Search code examples
pythonpython-requestsgeturllib

Python program times-out when hitting this website


Why does this function fail to read XML from "https://www.seattletimes.com/feed/"?

I can visit the URL from my browser just fine. It also reads XML from other websites without a problem ("https://news.ycombinator.com/rss").

import urllib


def get_url(u):
    header = {'User-Agent': 'Mozilla/5.0'}
    request = urllib.request.Request(url=url, headers=header)
    response = urllib.request.urlopen(request)
    return response.read().decode('utf-8')

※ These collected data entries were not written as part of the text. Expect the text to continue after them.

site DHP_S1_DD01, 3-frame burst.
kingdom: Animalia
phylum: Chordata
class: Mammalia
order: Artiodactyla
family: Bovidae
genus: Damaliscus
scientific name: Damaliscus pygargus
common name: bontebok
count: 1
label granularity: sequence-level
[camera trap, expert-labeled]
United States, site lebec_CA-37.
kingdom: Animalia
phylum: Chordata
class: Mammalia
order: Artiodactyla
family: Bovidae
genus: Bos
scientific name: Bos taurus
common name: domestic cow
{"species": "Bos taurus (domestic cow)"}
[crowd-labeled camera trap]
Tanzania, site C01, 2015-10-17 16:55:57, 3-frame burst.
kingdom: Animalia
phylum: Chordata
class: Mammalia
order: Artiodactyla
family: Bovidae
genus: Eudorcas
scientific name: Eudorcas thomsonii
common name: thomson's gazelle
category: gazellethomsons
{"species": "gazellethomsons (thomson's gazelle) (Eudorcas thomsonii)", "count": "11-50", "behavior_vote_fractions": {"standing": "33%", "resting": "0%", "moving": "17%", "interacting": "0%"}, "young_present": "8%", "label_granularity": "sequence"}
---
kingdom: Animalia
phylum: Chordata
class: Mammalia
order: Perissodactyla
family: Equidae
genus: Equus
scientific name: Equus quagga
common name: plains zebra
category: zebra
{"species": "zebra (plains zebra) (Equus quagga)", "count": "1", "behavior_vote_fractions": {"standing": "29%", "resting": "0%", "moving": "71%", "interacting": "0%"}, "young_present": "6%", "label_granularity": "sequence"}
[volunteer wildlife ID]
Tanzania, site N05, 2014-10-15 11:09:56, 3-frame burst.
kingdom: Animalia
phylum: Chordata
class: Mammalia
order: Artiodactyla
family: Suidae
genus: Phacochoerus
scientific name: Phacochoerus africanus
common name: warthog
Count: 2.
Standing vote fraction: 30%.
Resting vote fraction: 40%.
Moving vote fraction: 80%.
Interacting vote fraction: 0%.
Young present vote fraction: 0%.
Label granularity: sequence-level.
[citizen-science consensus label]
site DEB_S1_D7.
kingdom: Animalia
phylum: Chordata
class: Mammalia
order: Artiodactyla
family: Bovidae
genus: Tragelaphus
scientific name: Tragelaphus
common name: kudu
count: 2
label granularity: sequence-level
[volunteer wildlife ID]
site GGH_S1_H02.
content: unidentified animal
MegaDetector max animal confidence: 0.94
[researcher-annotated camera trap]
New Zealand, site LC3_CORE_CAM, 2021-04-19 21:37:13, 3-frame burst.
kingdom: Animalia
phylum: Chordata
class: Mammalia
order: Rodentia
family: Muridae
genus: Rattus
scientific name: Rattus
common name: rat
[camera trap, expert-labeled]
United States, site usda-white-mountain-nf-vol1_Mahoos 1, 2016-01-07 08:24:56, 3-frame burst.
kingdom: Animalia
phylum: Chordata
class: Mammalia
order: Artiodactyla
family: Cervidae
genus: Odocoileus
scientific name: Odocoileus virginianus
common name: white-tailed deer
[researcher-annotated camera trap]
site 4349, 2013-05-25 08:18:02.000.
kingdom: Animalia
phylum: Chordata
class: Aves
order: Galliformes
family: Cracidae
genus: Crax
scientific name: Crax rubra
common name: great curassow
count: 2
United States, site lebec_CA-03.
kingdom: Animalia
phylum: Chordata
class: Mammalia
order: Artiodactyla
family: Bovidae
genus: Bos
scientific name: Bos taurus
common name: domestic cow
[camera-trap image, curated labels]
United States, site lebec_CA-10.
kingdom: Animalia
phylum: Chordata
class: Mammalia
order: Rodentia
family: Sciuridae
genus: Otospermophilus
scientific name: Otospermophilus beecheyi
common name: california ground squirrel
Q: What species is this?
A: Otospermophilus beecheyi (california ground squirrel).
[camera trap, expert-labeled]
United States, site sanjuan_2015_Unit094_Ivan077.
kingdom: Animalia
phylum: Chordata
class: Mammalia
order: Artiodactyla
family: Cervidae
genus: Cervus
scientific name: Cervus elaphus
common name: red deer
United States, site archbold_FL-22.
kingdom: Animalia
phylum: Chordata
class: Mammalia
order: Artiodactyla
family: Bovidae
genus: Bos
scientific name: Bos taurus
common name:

url = 'https://www.seattletimes.com/feed/'

feed = get_url(url)

print(feed)

The program times out every time.

Ideas?:

  • Maybe header need more info (Accept, etc.)?

EDIT1:

I replaced with the request header from the script with my browser header. Still no-go.

header = {
    'Accept': 'text/html,application/xhtml+xml,application/xml;q=0.9,image/avif,image/webp,image/apng,*/*;q=0.8,application/signed-exchange;v=b3;q=0.9',
    'Accept-Encoding': 'gzip, deflate',
    'Accept-Language': 'en-US,en;q=0.9',
    'Connection': 'keep-alive',
    'Accept-Language': 'en-US,en;q=0.9',
    'Connection': 'keep-alive',
    'Upgrade-Insecure-Requests': '1',
    'User-Agent': 'Mozilla/5.0 (Windows NT 10.0; Win64; x64) AppleWebKit/537.36 (KHTML, like Gecko) Chrome/96.0.4664.110 Safari/537.36' }

Solution

  • I am not quite sure why but the header/user-agent was confusing the website. If you remove it your code works just fine. I've tried different header arguments without issues, the user-agent seems to be what causes that behaviour.

    import urllib.request
    
    
    def get_url(u):
        request = urllib.request.Request(url=url)
        response = urllib.request.urlopen(request)
        return response.read().decode('utf-8')
    
    url = 'https://www.seattletimes.com/feed/'
    
    feed = get_url(url)
    
    print(feed)
    

    After some debugging I have found a legal header combination (keep in mind I consider this a bug on their end):

      header = {
            'User-Agent': 'Mozilla/5.0',
            'Cookie': 'PHPSESSID=kfdkdofsdj99g36l443862qeq2',
            'Accept-Language': "de-DE,de;q=0.9,en-US;q=0.8,en;q=0.7",}